The motivation behind skinny male bodies, to me, appears to be simply to make them look more like females. If this is so, the answers to your questions fall as so:

1) Skinny females lose their well defined breasts and hips, whilst skinny men start to show hips, whilst their frames become more slender and more like the female, which can be seen in your second last picture, particularly the left.

2)See 1. Typically, the more masculine of feminine the clothing, the more shapely the model - and this goes for both buxom females and muscle-bound males

3) Women, aside from being the predominant focus of fashion for the last hundred odd years, also have more freedom in dress thanks to historical rallying of early feminists freeing them to wear pants as well as dresses. Males, suppressed as they have been by feminist women, have yet to assert their equality and take to wearing skirts - though there is a developing subculture of men who are leading the push. The fashion freedom enjoyed by women has been the reason for them taking on the androgynous roles in greater numbers. Note that it has not always been this way, Shakespearean times for instance had males performing female and androgynous roles in drama.

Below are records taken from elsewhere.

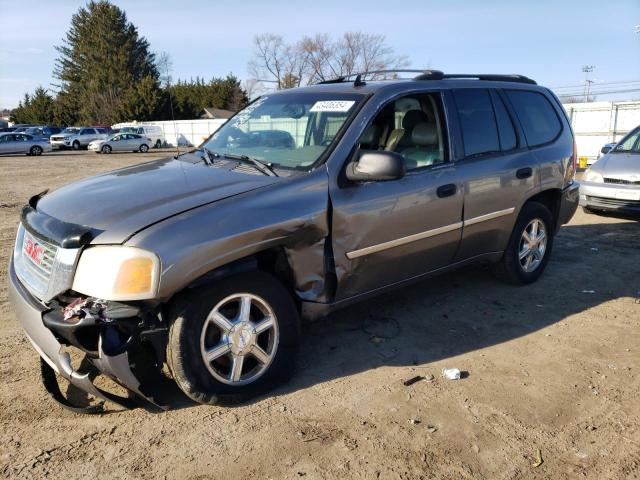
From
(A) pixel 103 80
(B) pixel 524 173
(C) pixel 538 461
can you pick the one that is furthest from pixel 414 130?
(A) pixel 103 80

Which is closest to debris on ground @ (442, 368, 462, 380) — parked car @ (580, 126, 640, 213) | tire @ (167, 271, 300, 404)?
tire @ (167, 271, 300, 404)

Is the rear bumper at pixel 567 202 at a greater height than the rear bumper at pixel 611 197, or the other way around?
the rear bumper at pixel 567 202

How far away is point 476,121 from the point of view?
4.56 m

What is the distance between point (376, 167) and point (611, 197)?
6688 mm

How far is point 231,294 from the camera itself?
304cm

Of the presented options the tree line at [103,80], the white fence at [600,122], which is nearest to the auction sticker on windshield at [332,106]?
the white fence at [600,122]

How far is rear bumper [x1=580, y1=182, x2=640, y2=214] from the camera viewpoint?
8.27 metres

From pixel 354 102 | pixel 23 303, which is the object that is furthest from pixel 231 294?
pixel 354 102

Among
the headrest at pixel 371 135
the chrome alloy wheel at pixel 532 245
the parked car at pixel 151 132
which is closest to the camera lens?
the headrest at pixel 371 135

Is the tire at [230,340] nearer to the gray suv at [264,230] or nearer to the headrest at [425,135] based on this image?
the gray suv at [264,230]

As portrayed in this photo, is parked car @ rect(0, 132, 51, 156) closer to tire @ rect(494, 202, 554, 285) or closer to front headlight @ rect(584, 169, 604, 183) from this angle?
front headlight @ rect(584, 169, 604, 183)

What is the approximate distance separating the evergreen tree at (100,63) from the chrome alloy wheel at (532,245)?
217 feet

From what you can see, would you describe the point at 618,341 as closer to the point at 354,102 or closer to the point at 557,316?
the point at 557,316

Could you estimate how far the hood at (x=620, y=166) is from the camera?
844cm
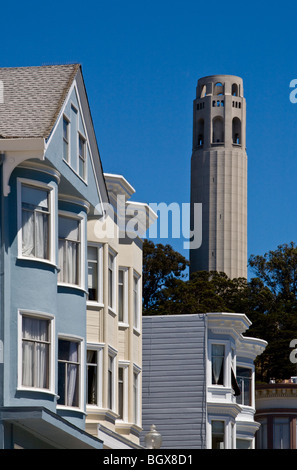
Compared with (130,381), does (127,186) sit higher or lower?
higher

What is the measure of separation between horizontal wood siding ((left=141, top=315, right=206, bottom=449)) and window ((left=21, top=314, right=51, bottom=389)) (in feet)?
74.3

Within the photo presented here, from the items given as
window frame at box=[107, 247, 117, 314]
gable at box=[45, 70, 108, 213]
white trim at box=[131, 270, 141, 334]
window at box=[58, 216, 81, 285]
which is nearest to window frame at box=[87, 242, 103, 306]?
window frame at box=[107, 247, 117, 314]

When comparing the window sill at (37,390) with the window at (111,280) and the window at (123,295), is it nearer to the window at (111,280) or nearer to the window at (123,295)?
the window at (111,280)

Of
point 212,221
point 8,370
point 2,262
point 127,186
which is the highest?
point 212,221

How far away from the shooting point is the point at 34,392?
27516 mm

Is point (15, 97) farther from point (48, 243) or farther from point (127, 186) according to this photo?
point (127, 186)

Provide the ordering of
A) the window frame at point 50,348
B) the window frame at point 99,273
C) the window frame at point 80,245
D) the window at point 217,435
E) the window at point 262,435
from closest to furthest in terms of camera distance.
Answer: the window frame at point 50,348
the window frame at point 80,245
the window frame at point 99,273
the window at point 217,435
the window at point 262,435

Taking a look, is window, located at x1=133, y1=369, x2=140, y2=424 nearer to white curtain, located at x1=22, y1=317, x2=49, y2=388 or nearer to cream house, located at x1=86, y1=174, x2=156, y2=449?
cream house, located at x1=86, y1=174, x2=156, y2=449

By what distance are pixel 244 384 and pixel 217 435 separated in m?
6.53

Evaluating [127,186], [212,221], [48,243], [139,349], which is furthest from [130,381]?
[212,221]

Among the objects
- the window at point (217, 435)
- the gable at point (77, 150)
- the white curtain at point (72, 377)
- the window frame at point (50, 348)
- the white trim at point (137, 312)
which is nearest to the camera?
the window frame at point (50, 348)

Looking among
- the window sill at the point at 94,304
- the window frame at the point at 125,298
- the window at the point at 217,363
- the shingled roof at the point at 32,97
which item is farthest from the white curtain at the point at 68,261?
the window at the point at 217,363

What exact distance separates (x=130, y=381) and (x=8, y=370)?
13495 mm

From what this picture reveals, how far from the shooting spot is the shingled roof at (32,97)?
28.8 metres
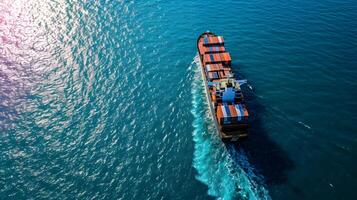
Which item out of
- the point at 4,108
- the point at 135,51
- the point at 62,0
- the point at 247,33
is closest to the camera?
the point at 4,108

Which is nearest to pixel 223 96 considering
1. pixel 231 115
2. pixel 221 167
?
pixel 231 115

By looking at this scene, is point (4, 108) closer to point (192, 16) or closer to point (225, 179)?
point (225, 179)

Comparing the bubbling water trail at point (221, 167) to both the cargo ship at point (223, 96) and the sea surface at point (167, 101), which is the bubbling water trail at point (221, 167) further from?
the cargo ship at point (223, 96)

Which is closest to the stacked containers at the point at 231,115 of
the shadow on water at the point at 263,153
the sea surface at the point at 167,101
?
the shadow on water at the point at 263,153

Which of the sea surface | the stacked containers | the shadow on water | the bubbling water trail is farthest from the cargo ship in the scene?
the sea surface

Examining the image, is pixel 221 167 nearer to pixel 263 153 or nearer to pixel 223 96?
pixel 263 153

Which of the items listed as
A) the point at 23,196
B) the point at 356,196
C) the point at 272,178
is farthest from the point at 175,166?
the point at 356,196
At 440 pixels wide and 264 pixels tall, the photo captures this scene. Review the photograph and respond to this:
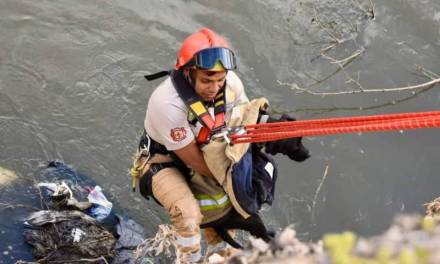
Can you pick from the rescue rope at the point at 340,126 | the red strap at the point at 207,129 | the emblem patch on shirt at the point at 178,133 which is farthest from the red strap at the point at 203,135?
the rescue rope at the point at 340,126

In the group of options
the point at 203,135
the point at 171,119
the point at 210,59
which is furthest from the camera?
the point at 203,135

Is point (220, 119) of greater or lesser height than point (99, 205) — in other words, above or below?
above

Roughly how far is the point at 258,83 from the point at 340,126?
416cm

4)Because female fashions have gone masculine, without male fashions going feminine. Currently, I feel fashion isn't androgynous when everyone is in a suit and tie - it is androgynous when everyone is in a skirt suit and tie. Only then can we say that the genders have mixed, rather than the female assimilated into the male as is currently the case.

5)Because times are changing, and men are adopting traditional feminine fashions such as close fitting clothing, colour and skirted fashions.

jenglo said...

Interesting responses - thank you for these.

I agree with a lot of what you think - in fact, the more I think about this issue, the more and more possible reasons and 'sub'-reasons seem to come out of it - there is a vast array of possibilities for the logic and psychology behind modelling.

I would only take issue with your assumption that men have been suppressed into rejecting skirts and dresses solely by feminist women. I think definitions and expectations about 'masculinity' - largely defined by men themselves (although also, of course, affected by women's expectations and definitions as well) - are what keeps men in trousers: for the same reason why women have adapted to trousers sooner than men have adapted to skirts - it has to do with masculinity being perceived as a more desirable characteristic and attribute than femininity... I know I am not the only person with feminist persuasions who would be absolutely delighted to see men in skirts!